Written problem 1:
According to the quoted reply in the mailing list post, what is the drawback of the LM78xx series of voltage regulators?
Written problem 2:
Reproduce the mailing list post word for word, starting at "[GPS_Standard] VE2ZAZ" and ending at "of any noise?".

Source excerpt:
[GPS_Standard] VE2ZAZ

Bob Bownes bownes at gmail.com
Wed May 26 19:23:16 EDT 2010


Indeed, I'm shocked at how temperature sensitive this oven is. If,
after trying some of Dave's methods and tests, I find the oven is
good, I suspect I will be placing everything in a very temperature
stable environment, possibly thermally bonding it to a Very Large
thermal mass, aka a 12" thick concrete slab ~90" below grade. :)

What are words of wisdom on a power supply? I have dozens of switchers
about that will do the job, but what of any noise?


On Wed, May 26, 2010 at 7:08 PM, Bert, VE2ZAZ <ve2zaz at sympatico.ca> wrote:
> Dave,
>
> The good thing with your setup is that it is very educational. You go
> one step at a time and try to see the effects that the changes have.
>
> Increasing the thermal resistance and the thermal mass will improve
> stability, no doubt about this. The LM78xx series of voltage regulators
> are pretty quiet, but their temp.co. (drift vs. temperature) is not the
> best.

Record list:
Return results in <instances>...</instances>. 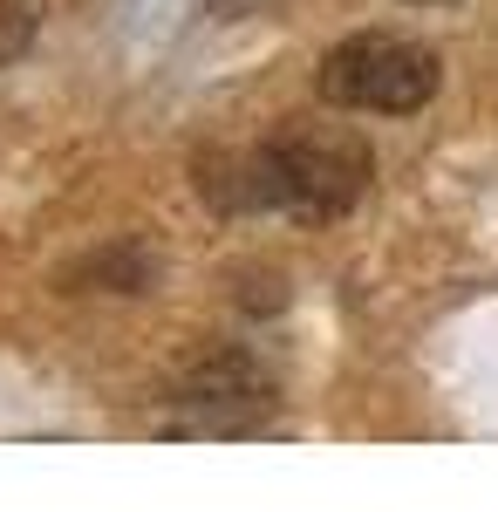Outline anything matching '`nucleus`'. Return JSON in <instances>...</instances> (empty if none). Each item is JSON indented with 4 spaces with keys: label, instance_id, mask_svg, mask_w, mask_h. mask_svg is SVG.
Listing matches in <instances>:
<instances>
[{
    "label": "nucleus",
    "instance_id": "f257e3e1",
    "mask_svg": "<svg viewBox=\"0 0 498 512\" xmlns=\"http://www.w3.org/2000/svg\"><path fill=\"white\" fill-rule=\"evenodd\" d=\"M267 198L294 205V212H342L369 185V144L348 123H287L267 151Z\"/></svg>",
    "mask_w": 498,
    "mask_h": 512
},
{
    "label": "nucleus",
    "instance_id": "f03ea898",
    "mask_svg": "<svg viewBox=\"0 0 498 512\" xmlns=\"http://www.w3.org/2000/svg\"><path fill=\"white\" fill-rule=\"evenodd\" d=\"M321 96L342 110H423L437 96V55L410 35H348L328 62H321Z\"/></svg>",
    "mask_w": 498,
    "mask_h": 512
},
{
    "label": "nucleus",
    "instance_id": "7ed1b4c3",
    "mask_svg": "<svg viewBox=\"0 0 498 512\" xmlns=\"http://www.w3.org/2000/svg\"><path fill=\"white\" fill-rule=\"evenodd\" d=\"M35 21H41V0H0V62H14L35 41Z\"/></svg>",
    "mask_w": 498,
    "mask_h": 512
}]
</instances>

Exercise solution 1:
Their temperature coefficient (drift vs. temperature) is not the best.

Exercise solution 2:
[GPS_Standard] VE2ZAZ

Bob Bownes bownes at gmail.com
Wed May 26 19:23:16 EDT 2010


Indeed, I'm shocked at how temperature sensitive this oven is. If,
after trying some of Dave's methods and tests, I find the oven is
good, I suspect I will be placing everything in a very temperature
stable environment, possibly thermally bonding it to a Very Large
thermal mass, aka a 12" thick concrete slab ~90" below grade. :)

What are words of wisdom on a power supply? I have dozens of switchers
about that will do the job, but what of any noise?